What You Need To Know About
Renovation And Expansion
There are no federal or state standards for building codes. This means that these codes will vary from city to city. You can find out the specific building requirements for your city by contacting or visiting the local code compliance agency or municipality. The homeowner is responsible for making sure that a remodeling project is being done lawfully, meaning “up to code.” It is important to note that even simple additions such as fences can fall under building code requirements.
6 REASONS WHY PROPERTY OWNERS DO REMODELS WITHOUT PERMITS:
- City code is open to interpretation
- Permits are a hassle to get
- Permits cost too much
- Property owners assume that a contractor will get them
- Property owners think they will not get caught
- Remodeling permits may cause delays
The reality is that not getting a permit can come back to haunt you. Consider the following scenarios: the remodel work may not be done to code; insurance might refuse to cover a repair resulting from the illegal remodeling; the governing city might force you to tear down walls in order to meticulously examine the building and materials; and the city will assess penalties for non-compliance that are far more expensive than the original permit(s). In addition, there could be problems with selling your property because banks won’t loan money to buyers for homes that do not pass code inspections. As they say, it is easier to do things right the first time than to have to do them over again.
Renovation and expansion inspections are performed to ensure compliance with local building code requirements. The improvements that will more than likely require a permit are those that could create unsafe working conditions or change the actual structure of a property.

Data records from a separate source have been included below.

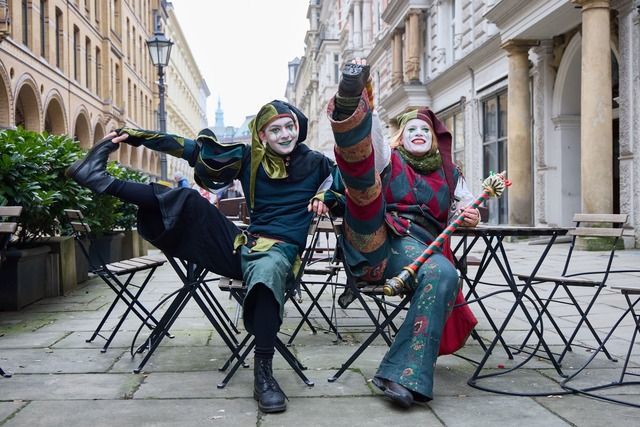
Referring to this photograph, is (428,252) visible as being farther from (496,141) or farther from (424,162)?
(496,141)

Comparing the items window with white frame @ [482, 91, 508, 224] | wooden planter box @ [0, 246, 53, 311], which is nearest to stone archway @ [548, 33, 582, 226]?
window with white frame @ [482, 91, 508, 224]

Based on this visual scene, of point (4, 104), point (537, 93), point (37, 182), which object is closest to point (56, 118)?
point (4, 104)

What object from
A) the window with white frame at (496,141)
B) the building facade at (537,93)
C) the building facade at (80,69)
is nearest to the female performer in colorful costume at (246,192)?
the building facade at (537,93)

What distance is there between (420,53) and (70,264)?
63.5 feet

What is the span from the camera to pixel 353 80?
3.14 meters

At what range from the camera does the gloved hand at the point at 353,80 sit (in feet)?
10.3

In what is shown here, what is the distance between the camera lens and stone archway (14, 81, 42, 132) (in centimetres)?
2330

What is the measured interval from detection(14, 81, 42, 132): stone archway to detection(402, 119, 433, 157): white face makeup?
21.8 m

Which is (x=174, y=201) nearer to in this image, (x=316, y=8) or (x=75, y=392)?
(x=75, y=392)

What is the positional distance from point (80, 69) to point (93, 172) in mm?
29607

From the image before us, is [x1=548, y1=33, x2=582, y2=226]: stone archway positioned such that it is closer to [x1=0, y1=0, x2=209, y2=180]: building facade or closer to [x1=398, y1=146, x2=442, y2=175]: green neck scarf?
[x1=398, y1=146, x2=442, y2=175]: green neck scarf

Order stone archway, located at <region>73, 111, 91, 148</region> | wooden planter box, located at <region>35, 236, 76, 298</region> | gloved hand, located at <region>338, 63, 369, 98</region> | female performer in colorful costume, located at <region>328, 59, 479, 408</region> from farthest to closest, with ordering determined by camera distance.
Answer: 1. stone archway, located at <region>73, 111, 91, 148</region>
2. wooden planter box, located at <region>35, 236, 76, 298</region>
3. female performer in colorful costume, located at <region>328, 59, 479, 408</region>
4. gloved hand, located at <region>338, 63, 369, 98</region>

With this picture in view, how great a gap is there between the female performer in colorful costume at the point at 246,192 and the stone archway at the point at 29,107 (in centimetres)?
2134

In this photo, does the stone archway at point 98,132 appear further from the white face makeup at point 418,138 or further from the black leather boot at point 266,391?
the black leather boot at point 266,391
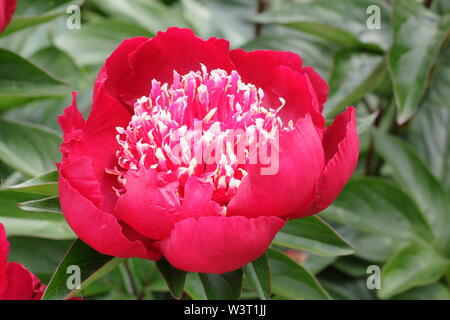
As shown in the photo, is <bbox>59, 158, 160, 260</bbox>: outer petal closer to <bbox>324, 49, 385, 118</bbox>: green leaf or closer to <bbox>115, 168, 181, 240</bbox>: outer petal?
<bbox>115, 168, 181, 240</bbox>: outer petal

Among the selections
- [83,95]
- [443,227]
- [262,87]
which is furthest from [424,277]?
[83,95]

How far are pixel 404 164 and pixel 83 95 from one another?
572 millimetres

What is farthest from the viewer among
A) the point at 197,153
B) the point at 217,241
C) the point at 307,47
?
the point at 307,47

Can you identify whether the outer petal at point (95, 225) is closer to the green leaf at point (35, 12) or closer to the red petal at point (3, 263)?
the red petal at point (3, 263)

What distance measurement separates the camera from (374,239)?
3.76 feet

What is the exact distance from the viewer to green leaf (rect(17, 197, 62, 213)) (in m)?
0.68

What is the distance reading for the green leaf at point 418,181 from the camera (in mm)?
1126

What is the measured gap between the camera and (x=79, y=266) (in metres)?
0.68

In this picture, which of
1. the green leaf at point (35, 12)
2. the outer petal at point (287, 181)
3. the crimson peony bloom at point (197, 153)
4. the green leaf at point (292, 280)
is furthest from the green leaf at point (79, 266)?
the green leaf at point (35, 12)

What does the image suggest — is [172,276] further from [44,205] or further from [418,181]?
[418,181]

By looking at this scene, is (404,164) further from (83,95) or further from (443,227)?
(83,95)

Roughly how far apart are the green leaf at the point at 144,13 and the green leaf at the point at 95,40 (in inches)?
3.6

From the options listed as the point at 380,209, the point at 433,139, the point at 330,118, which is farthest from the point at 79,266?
the point at 433,139

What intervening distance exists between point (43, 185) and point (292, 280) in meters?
0.35
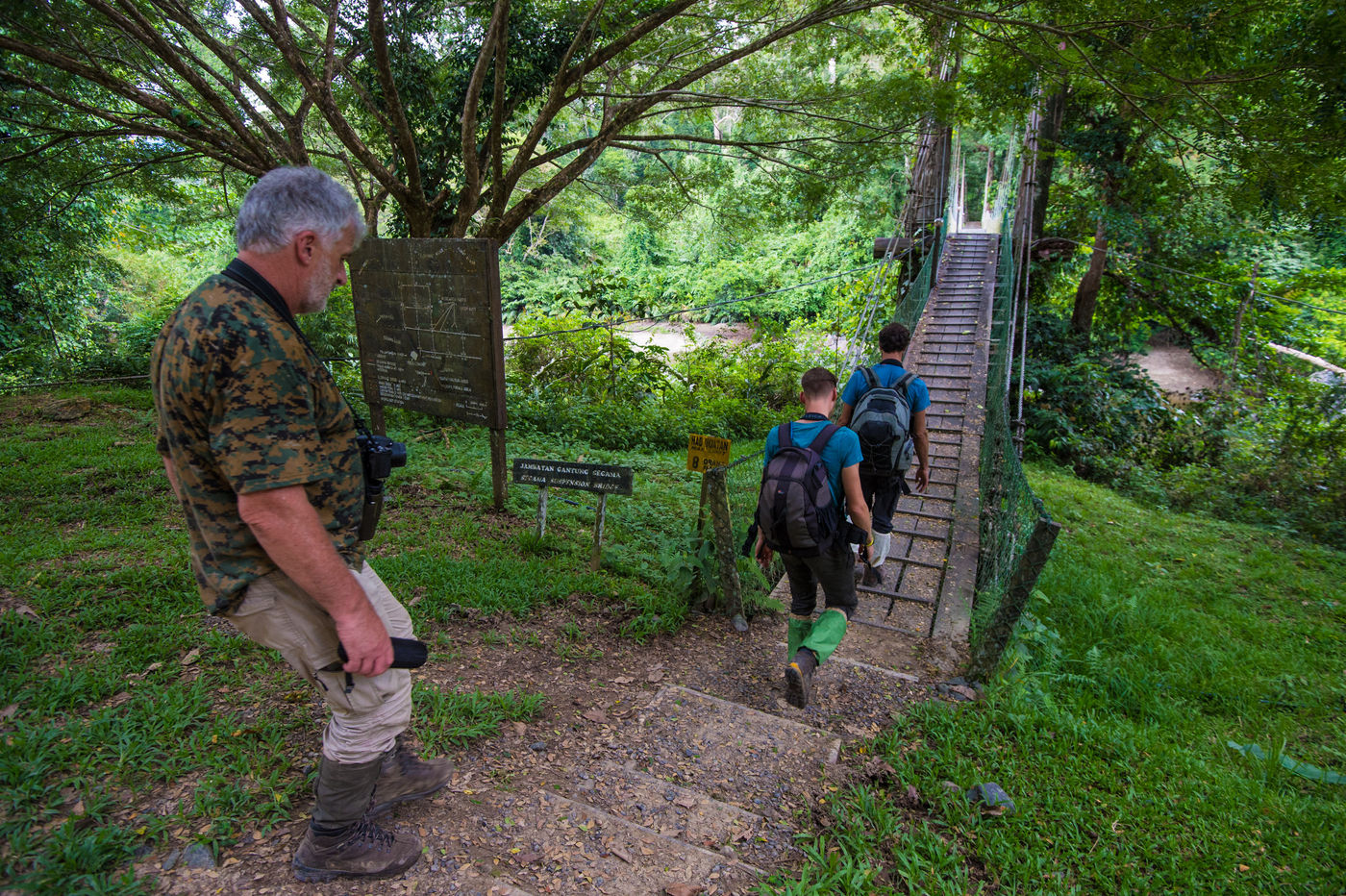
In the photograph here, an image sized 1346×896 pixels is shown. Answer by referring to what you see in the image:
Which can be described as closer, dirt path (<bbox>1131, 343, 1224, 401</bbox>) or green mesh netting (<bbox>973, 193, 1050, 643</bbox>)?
green mesh netting (<bbox>973, 193, 1050, 643</bbox>)

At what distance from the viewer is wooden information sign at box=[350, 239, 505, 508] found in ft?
14.8

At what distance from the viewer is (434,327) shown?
4730 mm

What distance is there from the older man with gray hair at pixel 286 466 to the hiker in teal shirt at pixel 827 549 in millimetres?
1680

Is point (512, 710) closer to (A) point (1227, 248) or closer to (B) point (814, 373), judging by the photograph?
(B) point (814, 373)

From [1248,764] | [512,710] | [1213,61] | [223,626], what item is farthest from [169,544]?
[1213,61]

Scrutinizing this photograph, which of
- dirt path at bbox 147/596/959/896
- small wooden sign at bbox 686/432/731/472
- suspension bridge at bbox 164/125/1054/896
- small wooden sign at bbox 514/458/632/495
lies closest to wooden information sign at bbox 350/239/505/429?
small wooden sign at bbox 514/458/632/495

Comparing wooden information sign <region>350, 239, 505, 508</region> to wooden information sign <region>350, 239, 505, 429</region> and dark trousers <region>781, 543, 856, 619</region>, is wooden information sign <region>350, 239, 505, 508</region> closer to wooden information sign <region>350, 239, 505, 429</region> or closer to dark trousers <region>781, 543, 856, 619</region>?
wooden information sign <region>350, 239, 505, 429</region>

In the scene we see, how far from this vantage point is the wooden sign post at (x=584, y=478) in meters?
4.07

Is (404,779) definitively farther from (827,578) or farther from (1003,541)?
(1003,541)

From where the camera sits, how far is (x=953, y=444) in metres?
6.51

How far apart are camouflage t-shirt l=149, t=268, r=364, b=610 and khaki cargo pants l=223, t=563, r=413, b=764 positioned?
6 centimetres

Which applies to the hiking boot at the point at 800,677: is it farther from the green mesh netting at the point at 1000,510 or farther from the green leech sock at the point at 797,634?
the green mesh netting at the point at 1000,510

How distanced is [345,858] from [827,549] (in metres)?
1.98

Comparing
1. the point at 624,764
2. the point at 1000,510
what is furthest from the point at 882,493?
the point at 624,764
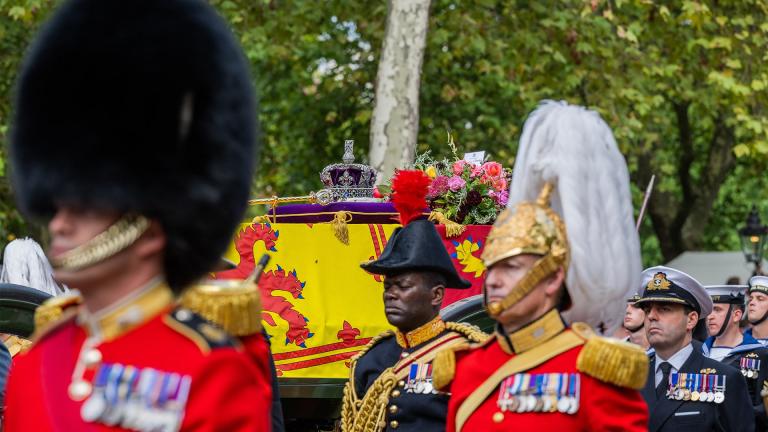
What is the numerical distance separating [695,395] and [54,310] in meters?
5.00

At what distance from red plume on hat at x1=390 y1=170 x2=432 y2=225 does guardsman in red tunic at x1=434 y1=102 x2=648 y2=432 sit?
62.9 inches

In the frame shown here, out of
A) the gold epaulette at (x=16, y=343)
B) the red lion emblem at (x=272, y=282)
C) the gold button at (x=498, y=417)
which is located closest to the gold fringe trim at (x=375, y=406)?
the red lion emblem at (x=272, y=282)

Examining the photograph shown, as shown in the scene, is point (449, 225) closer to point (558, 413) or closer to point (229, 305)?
point (558, 413)

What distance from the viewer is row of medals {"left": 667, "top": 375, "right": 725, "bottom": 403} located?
7910 mm

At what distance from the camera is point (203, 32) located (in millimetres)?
3268

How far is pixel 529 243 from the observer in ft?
16.3

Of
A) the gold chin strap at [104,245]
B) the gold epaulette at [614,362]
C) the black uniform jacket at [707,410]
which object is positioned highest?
Result: the gold chin strap at [104,245]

IMPROVEMENTS THAT WILL REQUIRE A PERMIT:
- Adding or removing walls
- Changing the function of a room
- Changing the layout
- Changing the piping
- Demolishing part of the property
- Foundation work
- Home or commercial additions
- Updates/changes to doors and windows
- Updates/changes to electrical systems
- Updates/changes to fireplace and chimney
- Updates/changes to HVAC
- Updates/changes to plumbing
- Updates/changes to sewer systems
- Wall removal
IMPROVEMENTS THAT DON’T TYPICALLY REQUIRE A PERMIT:
- Adding a small fence
- Adding kitchen cabinets
- Installing floor coverings
- Installing new siding
- Repaving your driveway
- Replacing certain appliances
- Replacing countertops
The Permit Process
For guidance on the permit process, it would be wise to consult a contractor, structural engineer, or anyone with a background in remodeling or construction. Some contractors can pull permits for you; but make sure you discuss and agree to it beforehand. Just keep in mind that the person who pulls the permits will be responsible for ensuring that the work is done legally and correctly. The person who applies for the permits may also have to provide drawings when submitting plans.
The length of time it takes to get permits from local municipal governments can vary. Some areas will approve them the same day, so long as they are simple projects like fences or small remodels. Permits for larger projects, such as structural alterations and/or additions, can take longer depending on how much change is going to happen to the footprint of the property
Also, remember that most permits require the work to be started, not finished, within six months. If you are not able to begin within that timeframe, you will need to ask for an extension. Once the legal home improvement is complete, expect a final inspection and approval to follow. Don’t forget to ask for copies of all the documents that were submitted and returned for your permit approval.